Ist das Vorgehen soweit OK?

Oder sollte ich den Kopf eh runternehmen?

Ich hatte bislang keinen Kühlwasserverlust und auch keinen Schaum im Öl. Die Ventildeckelbelüftung hat bei Betriebstemperatur etwas gedampft, wirkte aber nicht dramatisch...
 
Ich Glaube das das slechte starten auch fur ein teil verorsacht wurde durch ein verschlissenes stuerungskette.

und wenn sie der motor soweit offen habt ist das vielleicht nicht soein grosse muhe die zu erneueren?

Gruss, Bert
 
Mach mal den Kompressionstest, dann sehen wir weiter.

Meine Prognose: die Werte vom Kompressionstest werden nicht überzeugend sein. Aber schauen wir erst mal.

Wenn Kompression schlecht, zusätzlich Druckverlusttest durchführen und gucken, wo die Luft entweicht. Bei meinem 3-Zylinder hauptsächlich durch den Auspuff - Die Ventile sahen furchbar aus. Die Zylinder waren aber so stark eingelaufen, dass es auch ohne kritischen Druckverlust keine Schande war, gleich alles neu zu machen.

Gruß Christian

Mein Fergy: MF 35 BJ64 SNMY 373 xxx
 
Hallo DX-Zwo,

bevor Du den Motor öffnest, sollte geklärt werden was Du mit dem Trecker vor hast.

Jetzt Ventile einstellen und Kompression prüfen, wobei die Düsen auch gleich abgedrückt werden sollten, wäre kein großer Aufwand.

Sollten die Kaltstartprobleme durch fehlende Kompression bestehen, wäre dann eine komplette Überholung sinnvoll.

Bei einer geringen Nutzung, könnte man auch mit Startpilot ein öffnen hinauszögern. (es wird wohl gleich davor gewarnt, aber ich habe zufriedenstellende Erfahrung damit)

Die Lima kann jetzt im ausgebautem Zustand nur umstendlich geprüft werden, so das man sie erstmal als Motor laufen lassen kann und später im eingebautem Zustand, richtig danach schaut. (dazu muss die Polarität der Batterie bestimmt werden, Plus oder Minus an den Mororblock)

Sollte der Trecker auf Straßenzulassung fertig gemacht werden, sollte Minus aufs Chassis gelegt werden.

Gruß Demian
 
Polarität ist schon geändert, d.h Minuspol ist an Masse.

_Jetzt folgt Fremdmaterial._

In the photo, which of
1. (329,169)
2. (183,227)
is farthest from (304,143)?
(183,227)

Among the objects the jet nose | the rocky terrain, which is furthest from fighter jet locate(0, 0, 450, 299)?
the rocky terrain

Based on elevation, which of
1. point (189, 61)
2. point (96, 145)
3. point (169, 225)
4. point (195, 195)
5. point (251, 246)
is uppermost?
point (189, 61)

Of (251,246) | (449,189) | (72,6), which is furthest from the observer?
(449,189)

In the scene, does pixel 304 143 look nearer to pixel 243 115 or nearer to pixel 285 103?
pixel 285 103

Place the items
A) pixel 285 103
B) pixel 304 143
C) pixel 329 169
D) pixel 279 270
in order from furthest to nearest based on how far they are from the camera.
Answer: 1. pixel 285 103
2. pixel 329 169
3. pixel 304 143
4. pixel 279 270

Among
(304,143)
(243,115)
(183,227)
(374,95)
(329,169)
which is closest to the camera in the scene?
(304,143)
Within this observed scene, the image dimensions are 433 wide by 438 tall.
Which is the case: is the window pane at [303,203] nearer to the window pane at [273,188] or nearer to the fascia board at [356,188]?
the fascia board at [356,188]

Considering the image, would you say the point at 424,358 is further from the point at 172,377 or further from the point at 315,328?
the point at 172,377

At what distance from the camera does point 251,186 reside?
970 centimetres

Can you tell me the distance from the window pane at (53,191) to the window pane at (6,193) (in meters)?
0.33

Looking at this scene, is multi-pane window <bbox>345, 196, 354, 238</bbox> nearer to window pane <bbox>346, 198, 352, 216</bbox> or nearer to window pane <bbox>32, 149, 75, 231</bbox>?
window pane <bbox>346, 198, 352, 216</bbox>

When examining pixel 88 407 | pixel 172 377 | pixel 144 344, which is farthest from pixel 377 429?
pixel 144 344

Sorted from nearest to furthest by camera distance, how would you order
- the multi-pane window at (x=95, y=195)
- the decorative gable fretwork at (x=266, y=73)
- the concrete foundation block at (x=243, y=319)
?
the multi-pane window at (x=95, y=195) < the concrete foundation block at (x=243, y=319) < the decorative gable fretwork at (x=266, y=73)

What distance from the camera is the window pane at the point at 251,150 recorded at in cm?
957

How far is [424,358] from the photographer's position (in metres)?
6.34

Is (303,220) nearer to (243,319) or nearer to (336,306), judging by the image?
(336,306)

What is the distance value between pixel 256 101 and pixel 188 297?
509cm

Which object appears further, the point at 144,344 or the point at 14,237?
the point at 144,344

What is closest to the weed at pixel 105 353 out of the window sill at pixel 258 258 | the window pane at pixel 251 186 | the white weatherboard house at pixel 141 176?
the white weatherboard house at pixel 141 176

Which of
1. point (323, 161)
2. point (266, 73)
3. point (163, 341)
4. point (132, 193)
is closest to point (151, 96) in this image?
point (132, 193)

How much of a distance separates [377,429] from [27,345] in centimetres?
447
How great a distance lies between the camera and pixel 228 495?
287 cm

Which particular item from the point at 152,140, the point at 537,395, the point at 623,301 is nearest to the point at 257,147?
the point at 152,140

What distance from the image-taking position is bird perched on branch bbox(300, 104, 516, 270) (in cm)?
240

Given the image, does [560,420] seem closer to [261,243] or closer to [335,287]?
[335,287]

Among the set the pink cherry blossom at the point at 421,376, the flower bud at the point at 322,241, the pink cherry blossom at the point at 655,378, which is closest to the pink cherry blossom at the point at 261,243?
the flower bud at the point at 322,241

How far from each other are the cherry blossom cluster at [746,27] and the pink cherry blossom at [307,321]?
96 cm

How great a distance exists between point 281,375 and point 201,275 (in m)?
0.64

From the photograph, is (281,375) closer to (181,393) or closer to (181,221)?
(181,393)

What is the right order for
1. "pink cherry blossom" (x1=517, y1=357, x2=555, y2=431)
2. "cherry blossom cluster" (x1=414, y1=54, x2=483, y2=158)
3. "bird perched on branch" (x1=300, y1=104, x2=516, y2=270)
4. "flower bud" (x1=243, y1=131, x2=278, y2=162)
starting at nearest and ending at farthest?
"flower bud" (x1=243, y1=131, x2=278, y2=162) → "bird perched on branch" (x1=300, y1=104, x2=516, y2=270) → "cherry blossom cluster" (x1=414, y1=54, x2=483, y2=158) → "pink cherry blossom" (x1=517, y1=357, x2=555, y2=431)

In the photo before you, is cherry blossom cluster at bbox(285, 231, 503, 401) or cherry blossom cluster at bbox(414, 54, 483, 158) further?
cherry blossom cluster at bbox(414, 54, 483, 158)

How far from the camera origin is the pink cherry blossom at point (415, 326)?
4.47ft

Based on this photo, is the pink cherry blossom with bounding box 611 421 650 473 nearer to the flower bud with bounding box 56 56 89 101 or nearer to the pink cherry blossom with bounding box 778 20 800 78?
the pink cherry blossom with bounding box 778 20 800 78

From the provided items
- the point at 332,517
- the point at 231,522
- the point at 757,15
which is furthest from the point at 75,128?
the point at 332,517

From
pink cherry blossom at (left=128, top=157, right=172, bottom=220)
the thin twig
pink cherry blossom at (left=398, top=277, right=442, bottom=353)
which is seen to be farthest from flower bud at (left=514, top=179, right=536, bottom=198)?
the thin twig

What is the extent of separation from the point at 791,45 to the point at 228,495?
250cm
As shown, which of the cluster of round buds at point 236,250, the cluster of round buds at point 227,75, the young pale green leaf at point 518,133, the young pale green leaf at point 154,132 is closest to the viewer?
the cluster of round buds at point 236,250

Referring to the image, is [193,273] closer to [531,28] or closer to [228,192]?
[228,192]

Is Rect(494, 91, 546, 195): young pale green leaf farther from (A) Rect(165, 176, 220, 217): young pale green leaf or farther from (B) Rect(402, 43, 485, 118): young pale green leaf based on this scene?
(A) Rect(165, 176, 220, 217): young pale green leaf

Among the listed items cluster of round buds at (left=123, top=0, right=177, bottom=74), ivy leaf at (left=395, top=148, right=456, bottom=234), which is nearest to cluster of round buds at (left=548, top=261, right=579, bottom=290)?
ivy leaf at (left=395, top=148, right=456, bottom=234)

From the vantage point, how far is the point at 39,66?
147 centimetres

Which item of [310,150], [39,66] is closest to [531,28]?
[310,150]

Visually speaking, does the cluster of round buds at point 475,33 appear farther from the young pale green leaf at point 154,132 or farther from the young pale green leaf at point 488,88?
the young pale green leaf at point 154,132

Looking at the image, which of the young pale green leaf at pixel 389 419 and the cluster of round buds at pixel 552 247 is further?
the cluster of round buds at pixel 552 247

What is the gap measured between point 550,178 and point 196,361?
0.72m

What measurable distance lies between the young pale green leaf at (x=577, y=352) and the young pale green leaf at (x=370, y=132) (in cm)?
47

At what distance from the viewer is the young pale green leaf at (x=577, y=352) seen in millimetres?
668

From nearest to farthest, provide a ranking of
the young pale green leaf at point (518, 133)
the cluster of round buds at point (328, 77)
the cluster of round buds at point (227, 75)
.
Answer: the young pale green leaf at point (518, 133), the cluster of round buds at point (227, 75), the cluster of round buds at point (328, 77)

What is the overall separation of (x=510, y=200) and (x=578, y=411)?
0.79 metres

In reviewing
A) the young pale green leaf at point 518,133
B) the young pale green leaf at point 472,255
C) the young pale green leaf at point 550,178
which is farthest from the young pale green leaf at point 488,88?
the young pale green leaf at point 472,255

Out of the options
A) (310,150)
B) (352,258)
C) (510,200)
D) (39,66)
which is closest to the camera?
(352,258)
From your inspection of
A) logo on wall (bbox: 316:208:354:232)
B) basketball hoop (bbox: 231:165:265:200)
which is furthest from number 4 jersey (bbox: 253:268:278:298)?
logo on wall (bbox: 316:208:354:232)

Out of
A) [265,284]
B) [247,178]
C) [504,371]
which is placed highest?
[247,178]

Die Gleichstrom-Lima ist ausgebaut und wurde auch schonmal getestet (kurzer Testlauf als Motor). Da ich aber von meinem Ford Granada Oldtimer eine anständige Ersatz-LiMa (Drehstrom, mit Regler) habe, werde ich eventuell umrüsten... Einen Versuch würde ich der alten Lima aber noch geben.

Die Düsen sind z.Zt. ausgebaut und ich würde sie natürlich gern testen. Mir ist nur noch nicht ganz klar wie... ;-)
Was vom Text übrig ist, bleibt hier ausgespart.